## Start

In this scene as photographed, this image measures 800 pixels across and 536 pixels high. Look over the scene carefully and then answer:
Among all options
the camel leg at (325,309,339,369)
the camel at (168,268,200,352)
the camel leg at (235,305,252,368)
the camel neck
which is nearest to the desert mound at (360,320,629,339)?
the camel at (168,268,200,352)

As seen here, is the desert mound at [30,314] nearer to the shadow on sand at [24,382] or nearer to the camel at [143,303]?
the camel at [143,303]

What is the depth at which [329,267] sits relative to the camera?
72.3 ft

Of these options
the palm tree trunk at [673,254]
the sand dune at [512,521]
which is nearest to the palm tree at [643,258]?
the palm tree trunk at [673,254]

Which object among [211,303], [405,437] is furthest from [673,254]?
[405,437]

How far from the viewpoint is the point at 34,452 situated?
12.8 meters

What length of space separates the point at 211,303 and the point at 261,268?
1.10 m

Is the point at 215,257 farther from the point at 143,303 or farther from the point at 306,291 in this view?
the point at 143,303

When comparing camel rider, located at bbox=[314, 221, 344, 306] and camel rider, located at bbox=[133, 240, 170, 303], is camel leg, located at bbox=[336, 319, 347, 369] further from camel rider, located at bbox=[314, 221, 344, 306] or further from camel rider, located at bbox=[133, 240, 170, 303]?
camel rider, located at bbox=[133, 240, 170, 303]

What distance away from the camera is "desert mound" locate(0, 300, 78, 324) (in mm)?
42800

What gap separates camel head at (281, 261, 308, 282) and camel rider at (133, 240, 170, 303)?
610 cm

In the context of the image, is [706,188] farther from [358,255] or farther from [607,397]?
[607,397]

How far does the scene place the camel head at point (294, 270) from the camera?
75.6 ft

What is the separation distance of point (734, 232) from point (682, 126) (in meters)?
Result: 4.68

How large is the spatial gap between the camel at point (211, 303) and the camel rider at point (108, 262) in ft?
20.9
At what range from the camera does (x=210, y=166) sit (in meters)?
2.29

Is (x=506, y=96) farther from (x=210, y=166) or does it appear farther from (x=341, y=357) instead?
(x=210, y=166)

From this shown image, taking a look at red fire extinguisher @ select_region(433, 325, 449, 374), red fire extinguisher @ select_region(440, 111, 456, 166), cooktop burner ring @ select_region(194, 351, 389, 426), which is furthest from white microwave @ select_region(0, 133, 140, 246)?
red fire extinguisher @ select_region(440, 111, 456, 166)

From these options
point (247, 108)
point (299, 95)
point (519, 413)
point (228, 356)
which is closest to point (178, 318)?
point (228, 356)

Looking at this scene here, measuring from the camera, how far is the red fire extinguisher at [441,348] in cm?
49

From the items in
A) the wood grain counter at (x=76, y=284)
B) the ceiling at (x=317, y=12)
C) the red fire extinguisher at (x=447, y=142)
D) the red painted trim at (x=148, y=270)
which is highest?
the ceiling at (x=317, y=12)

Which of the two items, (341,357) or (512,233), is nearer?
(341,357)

## End

Copy out all of the data above line by line, with the wording and order unchanged.

• THE OUTPUT:
In this scene as photographed, this image measures 800 pixels across and 536 pixels high. Look over the scene carefully and then answer:
Among all options
the camel leg at (325,309,339,369)
the camel at (168,268,200,352)
the camel leg at (235,305,252,368)
the camel neck
which is nearest to the desert mound at (360,320,629,339)?
the camel at (168,268,200,352)

As seen here, is the desert mound at [30,314] nearer to the shadow on sand at [24,382] or nearer to the camel at [143,303]?
the camel at [143,303]

What is the depth at which [329,267] sits relative to the camera?
72.3 ft

Of these options
the palm tree trunk at [673,254]
the sand dune at [512,521]
which is nearest to the palm tree at [643,258]?
the palm tree trunk at [673,254]

Which object among [211,303], [405,437] is furthest from [673,254]?
[405,437]

How far from the viewpoint is the point at 34,452 situated?
12.8 meters

What length of space separates the point at 211,303 and the point at 261,268?
1.10 m

Is the point at 215,257 farther from the point at 143,303 or farther from the point at 306,291 in this view?
the point at 143,303

When comparing camel rider, located at bbox=[314, 221, 344, 306] and camel rider, located at bbox=[133, 240, 170, 303], is camel leg, located at bbox=[336, 319, 347, 369] further from camel rider, located at bbox=[314, 221, 344, 306] or further from camel rider, located at bbox=[133, 240, 170, 303]?
camel rider, located at bbox=[133, 240, 170, 303]

What distance away from the camera is "desert mound" locate(0, 300, 78, 324) (in mm)?
42800

What gap separates camel head at (281, 261, 308, 282) and camel rider at (133, 240, 170, 303)?
610 cm

In the context of the image, is [706,188] farther from [358,255] or farther from [607,397]?
[607,397]

How far does the scene place the camel head at point (294, 270) from the camera?
75.6 ft

What is the separation distance of point (734, 232) from point (682, 126) (in meters)?
Result: 4.68

How large is the spatial gap between the camel at point (211, 303) and the camel rider at point (108, 262) in ft?
20.9
At what range from the camera does (x=210, y=166) sit (in meters)?
2.29

Is (x=506, y=96) farther from (x=210, y=166) or does it appear farther from (x=341, y=357) instead?
(x=210, y=166)

From this shown image, taking a look at red fire extinguisher @ select_region(433, 325, 449, 374), red fire extinguisher @ select_region(440, 111, 456, 166), cooktop burner ring @ select_region(194, 351, 389, 426), which is furthest from white microwave @ select_region(0, 133, 140, 246)?
red fire extinguisher @ select_region(440, 111, 456, 166)

From these options
point (247, 108)
point (299, 95)
point (519, 413)
point (228, 356)
which is closest to point (178, 318)?
point (228, 356)

Looking at this scene here, measuring from the camera, how far is the red fire extinguisher at [441,348] in cm?
49

From the items in
A) the wood grain counter at (x=76, y=284)
B) the ceiling at (x=317, y=12)
C) the red fire extinguisher at (x=447, y=142)
D) the red painted trim at (x=148, y=270)
which is highest?
the ceiling at (x=317, y=12)

Which of the two items, (341,357) or (512,233), is nearer?
(341,357)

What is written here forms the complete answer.